[[ Reading passage, beginning ]]

Sequoia was looking to do something it hadn’t done in 12 years — run the table in the regular season.
The Ravens’ bid came up short Friday night, as the King’s Academy (5-0 PAL El Camino, 7-2 overall) marched into Terremere Field and claimed a 29-14 victory, handing Sequoia its first loss of the season. With it, the Knights claimed the Peninsula Athletic League El Camino Division crown in the first season of the reconfigured PAL-SCVAL realignment.
Sequoia head coach Rob Poulos was adamant his team had already punched its ticket to the postseason, having clinched no less that second place in the B-league El Camino Division last weeks with a blowout of Santa Clara.
“We knew we were in before this game,” Poulos said. “Winning last week, we knew we were in the playoffs. But we’ve been trying to talk to the kids about how you approach things. So, we told them: ‘Look, for four weeks we’ve been talking about how you play someone on the way to the next person. Nothing changed. It’s a league title. You’re always going to remember that if you get it. But we’re also still in the playoffs.’ … So, they’re not so caught up on living and dying with a one-game situation. They are now 8-1. There are worse things in life than being 8-1.”
But the defeat was palpable on the Sequoia sideline as the game’s final seconds wound down. The Ravens had their chances, recovering two TKA fumbles in the red zone in the first half.
Sequoia (4-1, 8-1) simply had trouble moving the ball. The Knights outgained the Ravens 336-303 in total yards, but the air attack was stifled as quarterback John Larios, despite gaining 159 total yards, was just 6-of-15 passing for 74 yards. He also committed two crucial turnovers, a first-half fumble and a backbreaker second-half interception.

[[ Reading passage, end ]]

> _Tasks and exercises_:
(a) Answer these questions about the football article above:
(i) By what final score did the King's Academy beat Sequoia?
(ii) How many total yards did each team gain?
(iii) How many of his passes did John Larios complete, and in how many attempts?
(b) Please continue the football article from the point where it stops.

[[ Entries supplied, beginning ]]

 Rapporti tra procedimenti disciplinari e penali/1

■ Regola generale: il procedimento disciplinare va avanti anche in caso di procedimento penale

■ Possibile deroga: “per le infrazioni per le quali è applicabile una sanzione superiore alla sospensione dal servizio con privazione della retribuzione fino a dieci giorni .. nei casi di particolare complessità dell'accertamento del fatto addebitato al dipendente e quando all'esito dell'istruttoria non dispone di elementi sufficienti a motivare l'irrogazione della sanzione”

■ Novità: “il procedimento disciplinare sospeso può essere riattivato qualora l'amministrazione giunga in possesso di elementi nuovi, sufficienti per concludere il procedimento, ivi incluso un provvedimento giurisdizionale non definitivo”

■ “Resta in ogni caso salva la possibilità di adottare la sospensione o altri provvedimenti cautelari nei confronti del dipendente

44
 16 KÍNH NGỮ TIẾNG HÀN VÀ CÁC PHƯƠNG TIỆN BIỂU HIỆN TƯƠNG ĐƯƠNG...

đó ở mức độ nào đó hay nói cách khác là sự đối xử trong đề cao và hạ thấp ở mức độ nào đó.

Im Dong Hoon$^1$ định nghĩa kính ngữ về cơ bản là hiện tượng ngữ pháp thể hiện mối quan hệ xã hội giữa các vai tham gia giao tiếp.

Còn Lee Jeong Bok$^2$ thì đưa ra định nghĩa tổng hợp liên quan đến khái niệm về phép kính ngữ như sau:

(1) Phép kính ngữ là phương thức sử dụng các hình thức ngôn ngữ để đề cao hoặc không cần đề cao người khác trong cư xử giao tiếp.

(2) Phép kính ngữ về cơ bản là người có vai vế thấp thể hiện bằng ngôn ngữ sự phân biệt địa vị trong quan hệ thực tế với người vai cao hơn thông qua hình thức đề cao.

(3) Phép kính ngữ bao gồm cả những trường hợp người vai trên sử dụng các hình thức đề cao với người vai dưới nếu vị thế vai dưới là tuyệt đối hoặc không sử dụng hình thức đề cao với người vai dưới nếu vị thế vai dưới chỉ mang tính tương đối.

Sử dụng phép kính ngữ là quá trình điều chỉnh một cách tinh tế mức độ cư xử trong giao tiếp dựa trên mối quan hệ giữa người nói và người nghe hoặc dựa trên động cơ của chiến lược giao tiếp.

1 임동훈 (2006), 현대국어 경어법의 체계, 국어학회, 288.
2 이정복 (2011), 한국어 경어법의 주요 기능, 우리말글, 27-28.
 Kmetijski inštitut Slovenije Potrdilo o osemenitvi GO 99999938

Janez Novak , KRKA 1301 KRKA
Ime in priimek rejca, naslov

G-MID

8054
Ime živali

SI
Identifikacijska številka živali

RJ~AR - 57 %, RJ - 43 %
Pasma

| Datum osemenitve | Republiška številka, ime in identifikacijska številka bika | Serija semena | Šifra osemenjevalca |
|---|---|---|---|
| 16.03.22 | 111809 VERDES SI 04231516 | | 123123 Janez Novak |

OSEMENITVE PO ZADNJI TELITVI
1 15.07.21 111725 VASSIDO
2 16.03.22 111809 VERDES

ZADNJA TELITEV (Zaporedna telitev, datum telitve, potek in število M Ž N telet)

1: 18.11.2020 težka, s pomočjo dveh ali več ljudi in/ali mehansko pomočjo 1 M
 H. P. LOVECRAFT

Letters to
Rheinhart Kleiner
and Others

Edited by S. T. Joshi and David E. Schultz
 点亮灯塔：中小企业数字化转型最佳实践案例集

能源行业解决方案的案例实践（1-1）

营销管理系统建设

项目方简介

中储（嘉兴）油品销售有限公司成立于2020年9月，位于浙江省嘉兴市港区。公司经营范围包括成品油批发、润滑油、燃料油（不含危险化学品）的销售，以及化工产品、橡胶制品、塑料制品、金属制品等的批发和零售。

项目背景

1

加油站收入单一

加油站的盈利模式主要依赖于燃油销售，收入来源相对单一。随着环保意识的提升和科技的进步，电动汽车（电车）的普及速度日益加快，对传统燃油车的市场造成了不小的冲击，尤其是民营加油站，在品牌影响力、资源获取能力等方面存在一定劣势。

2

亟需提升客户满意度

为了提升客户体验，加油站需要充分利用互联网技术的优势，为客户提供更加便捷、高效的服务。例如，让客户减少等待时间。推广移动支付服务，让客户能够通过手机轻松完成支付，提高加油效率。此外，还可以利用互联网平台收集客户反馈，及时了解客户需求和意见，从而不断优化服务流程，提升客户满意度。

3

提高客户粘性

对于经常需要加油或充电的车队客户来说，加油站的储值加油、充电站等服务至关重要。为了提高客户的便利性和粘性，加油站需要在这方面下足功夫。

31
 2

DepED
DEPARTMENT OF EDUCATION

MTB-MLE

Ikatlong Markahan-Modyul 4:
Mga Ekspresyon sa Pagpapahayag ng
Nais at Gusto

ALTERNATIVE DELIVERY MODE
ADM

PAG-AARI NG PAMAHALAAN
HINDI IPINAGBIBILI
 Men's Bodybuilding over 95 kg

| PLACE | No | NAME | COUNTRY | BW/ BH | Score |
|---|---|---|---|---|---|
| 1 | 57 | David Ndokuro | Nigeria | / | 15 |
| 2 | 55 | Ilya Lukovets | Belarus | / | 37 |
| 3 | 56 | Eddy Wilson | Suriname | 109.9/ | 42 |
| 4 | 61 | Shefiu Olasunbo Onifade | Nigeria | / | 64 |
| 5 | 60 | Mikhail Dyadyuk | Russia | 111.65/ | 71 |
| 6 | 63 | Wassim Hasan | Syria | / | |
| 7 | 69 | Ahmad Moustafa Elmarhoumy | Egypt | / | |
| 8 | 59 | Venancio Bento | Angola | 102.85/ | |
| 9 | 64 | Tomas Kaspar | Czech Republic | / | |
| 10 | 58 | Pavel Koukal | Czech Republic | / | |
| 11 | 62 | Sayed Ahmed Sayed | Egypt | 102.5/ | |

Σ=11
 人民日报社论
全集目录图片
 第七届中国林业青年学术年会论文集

[[ Entries supplied, end ]]

> _Responses in order_:
(a)
(i) 29-14
(ii) The Knights gained 336 total yards and the Ravens 303.
(iii) He completed 6 of 15 passes.

(b)
“Their defense was ready,” Larios said. “They knew what we were going to run and were kind of stopping that stuff. So, I would look back, try to see someone open, and I would try to make something happen. But that would also kind of be my downfall when I had that fumble.”
Amid a scoreless tie in the first quarter, TKA committed the game’s first turnover on an exciting play. Knights receiver Pat Vasavakul advanced a pass from Reid Black inside the 20 on a 32-yard haul, but the ball was stripped at the end of the run and Sequoia’s Luke Holmes came up with the fumble.
The Ravens went on the move, with Larios scrambling for gains of 14 and 9 yards. But his third attempt to scramble up the field ended in a costly fumble, giving TKA the ball at the Sequoia 43-yard line. Nine plays later, the Knights pounded it in on a QB sneak by Reid to go up 7-0.
The score stayed that way until the second half, when TKA and Sequoia traded touchdowns in the third quarter. The Ravens’ offense was reborn when junior running back Luke Ulrich came out with a head of steam. He finished with 17 carries for 117 yards, with 91 of those yards coming in the second half.
“We’ve made some big plays, and sometimes you start thinking that’s the only thing that will hit it,” Poulos said. “And we had to regather and say: ‘Look, early, quick running plays before they had a chance to rally were effective. And counterplays were effective. Let’s get back to that and not rely so much on the quarterback scrambling.’”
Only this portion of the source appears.